Lessons were learned this week, and not all of those lessons were all that uplifting. A lot of the lessons just served to confirm that which my Inner Cynic already believes, that sometimes it just doesn't pay to stand up for yourself and/or something you believe in. I have had some passive-agressive, indirect fallout this week in part because of my blog, and in part because I spoke up about something I believe in. It has bothered me more than I would like to admit. But this blog is my own. It is my therapy, my feelings, my experiences, my journey. It is not about hurting anyone, but about working my own way through things. In reality, as I said in one of my posts this week, I think the person in question is a person with a big heart that would never intentionally hurt someone. I truly believe that. My writing about the situation was about exploring an issue that I see out there all the time, not just in this single circumstance. Judgments and just how hurtful and hard they can be. We all do it, whether we intend to or not. The lesson is that we should all be more mindful of it, especially on the net, which makes it so much easier to say something that you would never say to someone face to face. In the end, after the fallout, I was left feeling like I was nothing. I felt judged unfairly. It was made clear to me that my feelings didn't matter. Instead, somehow I became the bad guy, put out there in a pretty aggressive way. And that's what made it stick with me. It felt unfair and unjust.

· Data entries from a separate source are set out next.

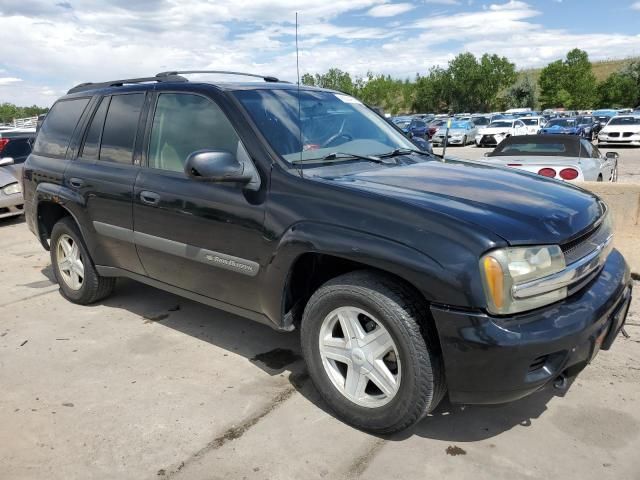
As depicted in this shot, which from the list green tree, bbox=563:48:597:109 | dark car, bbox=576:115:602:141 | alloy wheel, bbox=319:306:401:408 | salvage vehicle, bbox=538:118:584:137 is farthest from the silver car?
green tree, bbox=563:48:597:109

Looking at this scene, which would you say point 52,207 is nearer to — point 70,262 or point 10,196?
point 70,262

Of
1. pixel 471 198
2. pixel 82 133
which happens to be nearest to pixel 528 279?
pixel 471 198

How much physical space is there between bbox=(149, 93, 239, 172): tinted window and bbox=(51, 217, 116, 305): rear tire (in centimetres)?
137

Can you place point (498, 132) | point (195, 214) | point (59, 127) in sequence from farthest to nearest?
1. point (498, 132)
2. point (59, 127)
3. point (195, 214)

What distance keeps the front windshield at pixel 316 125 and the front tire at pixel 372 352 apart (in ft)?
3.12

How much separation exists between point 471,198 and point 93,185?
115 inches

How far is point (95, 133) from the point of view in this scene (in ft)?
15.1

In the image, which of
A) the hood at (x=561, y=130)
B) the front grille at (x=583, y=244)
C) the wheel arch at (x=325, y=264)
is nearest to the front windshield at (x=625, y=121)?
the hood at (x=561, y=130)

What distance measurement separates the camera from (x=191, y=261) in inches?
150

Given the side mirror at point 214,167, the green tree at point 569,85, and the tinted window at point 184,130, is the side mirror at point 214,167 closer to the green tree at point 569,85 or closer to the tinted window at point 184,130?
the tinted window at point 184,130

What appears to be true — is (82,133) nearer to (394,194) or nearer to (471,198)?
(394,194)

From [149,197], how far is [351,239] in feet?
5.66

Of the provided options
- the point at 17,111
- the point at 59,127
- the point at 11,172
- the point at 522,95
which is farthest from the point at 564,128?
the point at 522,95

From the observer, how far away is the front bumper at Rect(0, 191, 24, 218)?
30.5 ft
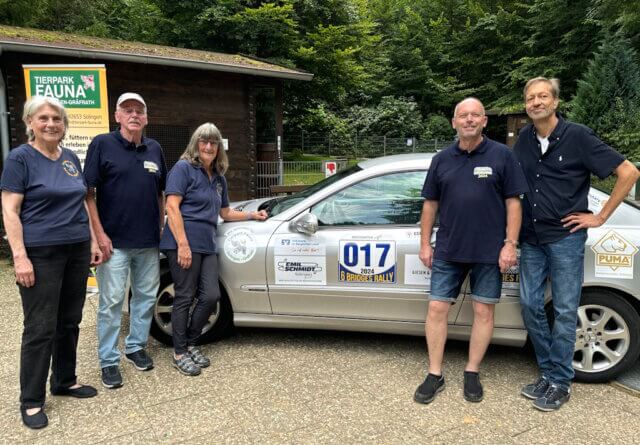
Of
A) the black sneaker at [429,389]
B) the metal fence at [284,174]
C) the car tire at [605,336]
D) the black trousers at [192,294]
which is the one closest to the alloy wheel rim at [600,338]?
the car tire at [605,336]

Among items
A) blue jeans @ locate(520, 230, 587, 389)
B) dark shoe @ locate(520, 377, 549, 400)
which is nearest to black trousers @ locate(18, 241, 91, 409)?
blue jeans @ locate(520, 230, 587, 389)

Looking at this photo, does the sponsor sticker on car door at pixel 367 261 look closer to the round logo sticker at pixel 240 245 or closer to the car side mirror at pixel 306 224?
the car side mirror at pixel 306 224

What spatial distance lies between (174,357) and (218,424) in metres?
0.87

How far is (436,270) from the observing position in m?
3.20

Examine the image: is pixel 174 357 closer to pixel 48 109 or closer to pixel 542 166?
pixel 48 109

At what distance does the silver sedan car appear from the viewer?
3299 mm

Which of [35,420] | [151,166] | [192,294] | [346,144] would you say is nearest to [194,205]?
[151,166]

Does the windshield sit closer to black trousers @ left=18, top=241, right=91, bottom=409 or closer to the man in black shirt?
the man in black shirt

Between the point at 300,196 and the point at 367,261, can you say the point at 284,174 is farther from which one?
the point at 367,261

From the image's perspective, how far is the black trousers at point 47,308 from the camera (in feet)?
8.96

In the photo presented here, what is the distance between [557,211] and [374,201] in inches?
50.3

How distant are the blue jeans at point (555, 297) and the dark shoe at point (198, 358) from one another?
2.29 metres

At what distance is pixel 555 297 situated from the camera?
3.08 metres

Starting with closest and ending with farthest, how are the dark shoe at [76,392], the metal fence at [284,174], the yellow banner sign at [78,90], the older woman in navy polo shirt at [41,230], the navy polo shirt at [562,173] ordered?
the older woman in navy polo shirt at [41,230] → the navy polo shirt at [562,173] → the dark shoe at [76,392] → the yellow banner sign at [78,90] → the metal fence at [284,174]
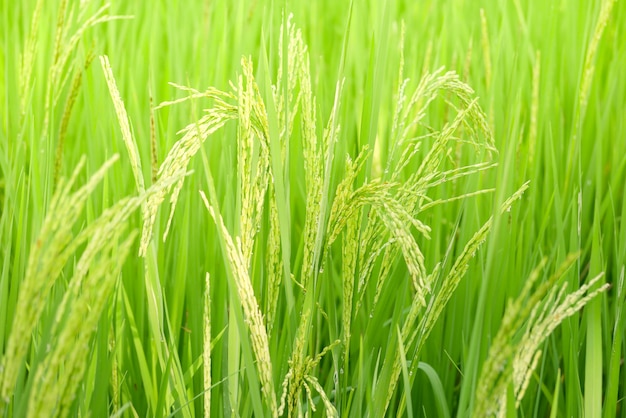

But it is over now, pretty definitively. I believe that there is something to be learned from every experience. And the realitiy is that not every lesson learned is going to be positive. That is something else I have learned on this journey, that it comes at a cost sometimes. And sometimes that cost is a friendship.
But, on the flip side, it definitely illuminated the value of true friendships, new and old. It also taught me the value of just letting go. After years of being a doormat, letting go of the anger and resentment isn't easy for me. Sometimes it is just the principle of the matter, but it still needs to go in order to make room for the good. It hurts to be judged and it hurts to be vilified for standing up for yourself. But it is my right to do so. So it is what it is.
A little Joy jamming on a Friday is a good thing! The host blog's Joy Jam today is pretty uplifting, in the wake of Hurricane Sandy, too.
♥ Life lessons. Yes, even the bad ones. All lessons have value, one way or another.
♥ True and wonderful friends. What more needs to be said?
♥ The little things. Sometimes it is the littlest of things that make my soul sing. The little kindnesses, the kind that make you feel like you matter!